Interview with Lilia Ben Romdhane
1. Lilia, durant cette résidence, dans quelles langues as-tu écrit et communiqué, et comment le changement de code entre les langues a-t-il influencé ta poésie? (Lilia, durante questa residenza, in quali lingue hai scritto e comunicato, e come il passaggio da una lingua all'altra ha influito sulla tua poesia?
La langue avec laquelle j’ai communiqué avec les habitants de Marsala était principalement le français, mais j’ai aussi parlé un mélange de français, d’italien et d’anglais.

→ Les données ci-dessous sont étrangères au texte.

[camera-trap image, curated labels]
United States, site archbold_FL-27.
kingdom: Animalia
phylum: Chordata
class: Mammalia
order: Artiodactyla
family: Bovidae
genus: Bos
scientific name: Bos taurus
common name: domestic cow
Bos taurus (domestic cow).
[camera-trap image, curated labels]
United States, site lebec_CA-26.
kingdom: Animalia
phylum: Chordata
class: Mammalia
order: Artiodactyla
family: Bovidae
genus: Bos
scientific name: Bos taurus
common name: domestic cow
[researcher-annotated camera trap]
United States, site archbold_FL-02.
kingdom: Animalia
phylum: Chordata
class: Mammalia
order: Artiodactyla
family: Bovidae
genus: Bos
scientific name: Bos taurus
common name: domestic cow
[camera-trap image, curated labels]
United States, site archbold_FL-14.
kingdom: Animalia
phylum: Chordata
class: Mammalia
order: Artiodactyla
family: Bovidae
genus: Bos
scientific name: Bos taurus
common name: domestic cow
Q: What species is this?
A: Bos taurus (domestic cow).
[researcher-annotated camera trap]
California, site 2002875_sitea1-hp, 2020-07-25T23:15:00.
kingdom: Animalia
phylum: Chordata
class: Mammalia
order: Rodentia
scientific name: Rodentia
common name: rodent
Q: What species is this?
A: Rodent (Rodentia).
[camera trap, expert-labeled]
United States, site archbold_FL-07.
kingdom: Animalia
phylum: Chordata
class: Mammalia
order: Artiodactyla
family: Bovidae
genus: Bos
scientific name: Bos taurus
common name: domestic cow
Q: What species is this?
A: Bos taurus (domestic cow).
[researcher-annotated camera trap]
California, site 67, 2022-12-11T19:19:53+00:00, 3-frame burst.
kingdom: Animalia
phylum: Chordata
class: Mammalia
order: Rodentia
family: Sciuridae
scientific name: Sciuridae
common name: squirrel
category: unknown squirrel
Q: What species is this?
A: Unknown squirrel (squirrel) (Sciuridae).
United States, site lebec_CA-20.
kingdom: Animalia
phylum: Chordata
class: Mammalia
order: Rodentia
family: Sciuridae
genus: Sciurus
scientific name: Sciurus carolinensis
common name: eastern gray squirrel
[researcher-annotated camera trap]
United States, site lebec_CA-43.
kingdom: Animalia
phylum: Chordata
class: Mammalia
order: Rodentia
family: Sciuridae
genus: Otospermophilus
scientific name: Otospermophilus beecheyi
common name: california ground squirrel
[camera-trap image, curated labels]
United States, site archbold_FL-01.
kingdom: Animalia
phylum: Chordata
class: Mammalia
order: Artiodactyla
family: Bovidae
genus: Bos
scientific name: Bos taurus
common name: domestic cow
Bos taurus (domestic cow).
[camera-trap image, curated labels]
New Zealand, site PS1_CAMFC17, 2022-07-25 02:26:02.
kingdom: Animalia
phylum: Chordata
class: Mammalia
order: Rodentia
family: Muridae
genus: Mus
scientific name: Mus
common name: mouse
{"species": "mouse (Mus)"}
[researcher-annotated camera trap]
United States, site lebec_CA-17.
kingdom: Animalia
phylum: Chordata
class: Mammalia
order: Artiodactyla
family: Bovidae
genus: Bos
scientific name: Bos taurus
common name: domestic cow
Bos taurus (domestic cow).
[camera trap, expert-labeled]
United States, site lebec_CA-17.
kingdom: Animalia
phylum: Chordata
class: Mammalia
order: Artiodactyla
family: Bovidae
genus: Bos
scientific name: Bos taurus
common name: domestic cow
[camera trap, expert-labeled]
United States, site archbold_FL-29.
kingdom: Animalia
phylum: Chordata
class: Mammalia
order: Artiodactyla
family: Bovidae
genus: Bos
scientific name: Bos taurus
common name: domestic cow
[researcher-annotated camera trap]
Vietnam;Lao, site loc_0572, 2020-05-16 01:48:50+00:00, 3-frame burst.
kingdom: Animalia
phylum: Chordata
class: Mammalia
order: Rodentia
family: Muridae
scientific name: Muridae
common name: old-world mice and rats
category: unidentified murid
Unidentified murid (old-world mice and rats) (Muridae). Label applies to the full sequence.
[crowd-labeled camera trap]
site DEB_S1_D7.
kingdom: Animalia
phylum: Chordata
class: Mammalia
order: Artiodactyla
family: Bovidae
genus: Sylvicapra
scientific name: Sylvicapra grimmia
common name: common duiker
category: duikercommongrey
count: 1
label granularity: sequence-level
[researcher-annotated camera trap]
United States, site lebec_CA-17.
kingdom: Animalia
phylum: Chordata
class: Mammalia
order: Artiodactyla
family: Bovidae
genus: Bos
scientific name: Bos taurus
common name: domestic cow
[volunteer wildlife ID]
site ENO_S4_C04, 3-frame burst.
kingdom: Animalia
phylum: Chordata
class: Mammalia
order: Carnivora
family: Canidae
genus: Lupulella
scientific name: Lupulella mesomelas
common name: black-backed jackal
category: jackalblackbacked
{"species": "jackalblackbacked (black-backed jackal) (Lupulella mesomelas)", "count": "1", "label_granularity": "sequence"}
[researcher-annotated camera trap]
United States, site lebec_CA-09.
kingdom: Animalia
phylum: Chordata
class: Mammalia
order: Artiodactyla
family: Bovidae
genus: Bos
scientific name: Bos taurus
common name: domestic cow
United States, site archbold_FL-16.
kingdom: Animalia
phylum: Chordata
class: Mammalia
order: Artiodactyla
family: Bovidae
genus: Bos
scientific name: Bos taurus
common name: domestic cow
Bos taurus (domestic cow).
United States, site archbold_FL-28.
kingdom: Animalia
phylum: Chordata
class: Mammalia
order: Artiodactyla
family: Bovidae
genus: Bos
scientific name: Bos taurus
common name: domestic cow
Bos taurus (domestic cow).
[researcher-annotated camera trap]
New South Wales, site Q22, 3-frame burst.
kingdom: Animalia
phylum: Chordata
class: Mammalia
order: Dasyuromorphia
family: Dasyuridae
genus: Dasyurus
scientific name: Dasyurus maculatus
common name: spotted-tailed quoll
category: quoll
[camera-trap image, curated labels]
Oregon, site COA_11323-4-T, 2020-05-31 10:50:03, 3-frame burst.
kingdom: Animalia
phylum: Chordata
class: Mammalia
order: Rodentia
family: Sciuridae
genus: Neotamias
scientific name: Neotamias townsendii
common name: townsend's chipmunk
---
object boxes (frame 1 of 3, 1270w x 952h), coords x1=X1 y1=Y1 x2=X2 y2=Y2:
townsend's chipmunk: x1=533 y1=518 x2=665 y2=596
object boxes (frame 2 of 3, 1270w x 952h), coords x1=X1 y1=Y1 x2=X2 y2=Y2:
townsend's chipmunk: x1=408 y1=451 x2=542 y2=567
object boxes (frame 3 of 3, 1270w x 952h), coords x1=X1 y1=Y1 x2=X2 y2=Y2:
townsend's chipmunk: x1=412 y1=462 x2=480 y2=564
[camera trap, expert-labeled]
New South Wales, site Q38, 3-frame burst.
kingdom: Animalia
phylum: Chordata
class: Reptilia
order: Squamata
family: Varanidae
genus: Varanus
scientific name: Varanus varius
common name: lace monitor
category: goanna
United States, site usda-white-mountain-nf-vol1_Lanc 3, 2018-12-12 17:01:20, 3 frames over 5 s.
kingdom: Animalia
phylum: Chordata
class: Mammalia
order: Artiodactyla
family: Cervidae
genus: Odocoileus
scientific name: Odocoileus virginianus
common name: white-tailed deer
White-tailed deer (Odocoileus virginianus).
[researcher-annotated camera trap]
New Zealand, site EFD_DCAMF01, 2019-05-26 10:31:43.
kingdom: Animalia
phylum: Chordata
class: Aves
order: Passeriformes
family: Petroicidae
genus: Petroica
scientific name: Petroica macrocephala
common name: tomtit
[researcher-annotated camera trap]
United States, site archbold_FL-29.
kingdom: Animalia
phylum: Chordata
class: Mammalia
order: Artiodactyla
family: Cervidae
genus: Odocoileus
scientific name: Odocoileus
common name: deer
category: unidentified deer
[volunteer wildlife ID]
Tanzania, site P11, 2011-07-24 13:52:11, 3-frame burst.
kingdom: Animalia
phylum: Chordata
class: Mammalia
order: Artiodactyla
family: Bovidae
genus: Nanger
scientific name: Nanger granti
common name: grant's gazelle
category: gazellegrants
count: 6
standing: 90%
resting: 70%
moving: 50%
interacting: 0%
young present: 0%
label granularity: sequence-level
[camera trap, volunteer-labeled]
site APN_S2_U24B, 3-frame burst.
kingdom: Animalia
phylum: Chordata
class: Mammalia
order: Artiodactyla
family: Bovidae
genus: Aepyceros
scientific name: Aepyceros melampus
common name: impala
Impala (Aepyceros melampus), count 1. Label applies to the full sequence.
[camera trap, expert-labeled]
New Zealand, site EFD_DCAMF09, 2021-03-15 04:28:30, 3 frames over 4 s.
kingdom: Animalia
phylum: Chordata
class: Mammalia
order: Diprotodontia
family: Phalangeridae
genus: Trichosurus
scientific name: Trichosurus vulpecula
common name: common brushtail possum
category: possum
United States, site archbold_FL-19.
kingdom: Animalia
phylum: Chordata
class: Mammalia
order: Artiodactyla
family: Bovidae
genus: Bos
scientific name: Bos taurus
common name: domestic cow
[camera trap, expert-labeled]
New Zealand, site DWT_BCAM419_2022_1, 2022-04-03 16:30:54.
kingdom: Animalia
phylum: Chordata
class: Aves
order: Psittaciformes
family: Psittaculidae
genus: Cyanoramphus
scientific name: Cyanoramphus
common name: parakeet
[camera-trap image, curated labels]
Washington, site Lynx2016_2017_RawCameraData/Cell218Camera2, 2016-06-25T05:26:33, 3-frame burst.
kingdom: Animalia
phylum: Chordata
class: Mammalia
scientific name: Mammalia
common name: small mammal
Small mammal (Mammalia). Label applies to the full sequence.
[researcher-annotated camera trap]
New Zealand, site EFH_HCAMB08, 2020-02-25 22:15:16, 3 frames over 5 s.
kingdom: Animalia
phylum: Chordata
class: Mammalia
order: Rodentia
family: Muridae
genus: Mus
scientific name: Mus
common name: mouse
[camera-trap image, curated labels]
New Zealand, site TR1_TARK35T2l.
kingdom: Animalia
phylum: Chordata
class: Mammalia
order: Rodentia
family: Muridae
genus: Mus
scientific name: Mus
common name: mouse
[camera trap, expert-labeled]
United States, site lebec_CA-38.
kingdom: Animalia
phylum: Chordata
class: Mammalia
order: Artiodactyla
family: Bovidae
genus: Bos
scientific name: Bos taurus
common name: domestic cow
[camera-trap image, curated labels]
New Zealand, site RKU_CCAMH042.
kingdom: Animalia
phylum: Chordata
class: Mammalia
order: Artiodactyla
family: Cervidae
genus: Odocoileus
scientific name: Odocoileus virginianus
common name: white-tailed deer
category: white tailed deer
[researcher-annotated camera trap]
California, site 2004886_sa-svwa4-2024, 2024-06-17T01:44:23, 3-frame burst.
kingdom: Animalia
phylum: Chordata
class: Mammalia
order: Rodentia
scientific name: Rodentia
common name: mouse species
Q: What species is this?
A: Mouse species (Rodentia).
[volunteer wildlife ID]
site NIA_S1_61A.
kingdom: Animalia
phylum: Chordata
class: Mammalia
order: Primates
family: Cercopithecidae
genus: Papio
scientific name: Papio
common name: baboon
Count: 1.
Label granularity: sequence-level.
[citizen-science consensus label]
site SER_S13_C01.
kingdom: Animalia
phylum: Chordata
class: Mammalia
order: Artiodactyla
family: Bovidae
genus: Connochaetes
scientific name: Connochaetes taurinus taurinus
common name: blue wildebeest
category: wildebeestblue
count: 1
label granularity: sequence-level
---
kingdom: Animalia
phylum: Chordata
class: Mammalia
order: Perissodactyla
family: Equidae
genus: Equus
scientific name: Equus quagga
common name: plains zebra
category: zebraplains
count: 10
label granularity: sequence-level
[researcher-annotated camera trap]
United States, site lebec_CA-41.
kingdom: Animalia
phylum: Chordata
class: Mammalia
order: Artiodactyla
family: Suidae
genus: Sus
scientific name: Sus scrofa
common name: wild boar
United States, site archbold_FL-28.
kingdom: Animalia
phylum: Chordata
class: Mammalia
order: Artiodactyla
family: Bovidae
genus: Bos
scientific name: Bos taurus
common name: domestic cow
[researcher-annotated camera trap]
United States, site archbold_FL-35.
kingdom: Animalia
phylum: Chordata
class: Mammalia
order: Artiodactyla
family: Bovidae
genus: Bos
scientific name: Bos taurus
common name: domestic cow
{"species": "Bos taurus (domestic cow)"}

Le dialecte tunisien, je l’utilise surtout pour l’écriture, mais aussi quand je veux m’exprimer spontanément, par exemple pour dire « j’aime beaucoup », « je suis vraiment contente », « je suis fatiguée », « je me sens seule »...
Cette alternance n’a peut-être pas d’effet direct sur mes écrits, même si le dialecte tunisien est déjà un mélange de langues. Toutefois, je trouve intéressant de reconnaître, à travers les paroles d’un groupe de personnes, certains mots que nous utilisons à notre manière dans notre quotidien. Par exemple, les mots italiens « tenda », « giornata », « facciata », « vetrina » font partie de notre dialecte. J’ai aussi appris que Marsala (مرسى الله), le port de Dieu, ou Gibellina (الجبل الصغير), la petite montagne... La proximité entre la Tunisie et la Sicile, qu’elle soit géographique, historique, culinaire, culturelle et même économique à un certain moment de l’histoire, démontre que la frontière n’est qu’une illusion et que le lien est bien plus fort.
La lingua con cui ho comunicato con gli abitanti di Marsala è stata principalmente il francese, ma ho anche parlato un misto di francese, italiano e inglese. Il dialetto tunisino lo uso soprattutto per scrivere, ma anche quando voglio esprimermi spontaneamente, ad esempio per dire "mi piace molto", "sono davvero contenta", "sono stanca", "mi sento sola"...
Questa alternanza forse non ha un effetto diretto sui miei scritti, anche se il dialetto tunisino è già una mescolanza di lingue. Tuttavia, trovo interessante riconoscere, nel parlare di un gruppo di persone, alcuni termini che usiamo a modo nostro nella vita quotidiana. Ad esempio, i vocaboli italiani "tenda", "giornata", "facciata", "vetrina" fanno parte del nostro dialetto. Ho anche scoperto che Marsala (مرسى الله), il porto di Dio, o Gibellina (الجبل الصغير), la piccola montagna... La vicinanza tra la Tunisia e la Sicilia, sia dal punto di vista geografico, storico, culinario, culturale e anche economico in certi momenti della storia, dimostra che il confine è solo un’illusione e che il legame è molto più forte.
2. Peux-tu nous parler de l’atelier que tu as mené à Otium? Quels échanges avec les participants t’ont particulièrement marqué? (Puoi parlarci del laboratorio che hai tenuto ad Otium? Quali scambi con i partecipanti ti hanno colpito particolarmente?)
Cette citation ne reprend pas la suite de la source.